DATA TO EXAMINE:
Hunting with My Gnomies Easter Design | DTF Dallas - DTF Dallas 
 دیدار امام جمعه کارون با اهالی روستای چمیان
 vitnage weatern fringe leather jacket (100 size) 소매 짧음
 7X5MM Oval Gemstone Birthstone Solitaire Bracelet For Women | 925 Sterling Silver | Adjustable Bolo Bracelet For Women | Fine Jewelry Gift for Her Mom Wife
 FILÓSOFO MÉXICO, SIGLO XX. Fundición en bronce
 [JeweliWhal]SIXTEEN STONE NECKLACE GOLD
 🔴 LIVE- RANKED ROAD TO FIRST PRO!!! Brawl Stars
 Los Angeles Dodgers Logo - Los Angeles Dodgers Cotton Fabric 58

GOAL OF THE EXERCISE: Each entry must be set down exactly as it appears.

WORKED SOLUTION:
Hunting with My Gnomies Easter Design | DTF Dallas - DTF Dallas 
 دیدار امام جمعه کارون با اهالی روستای چمیان
 vitnage weatern fringe leather jacket (100 size) 소매 짧음
 7X5MM Oval Gemstone Birthstone Solitaire Bracelet For Women | 925 Sterling Silver | Adjustable Bolo Bracelet For Women | Fine Jewelry Gift for Her Mom Wife
 FILÓSOFO MÉXICO, SIGLO XX. Fundición en bronce
 [JeweliWhal]SIXTEEN STONE NECKLACE GOLD
 🔴 LIVE- RANKED ROAD TO FIRST PRO!!! Brawl Stars
 Los Angeles Dodgers Logo - Los Angeles Dodgers Cotton Fabric 58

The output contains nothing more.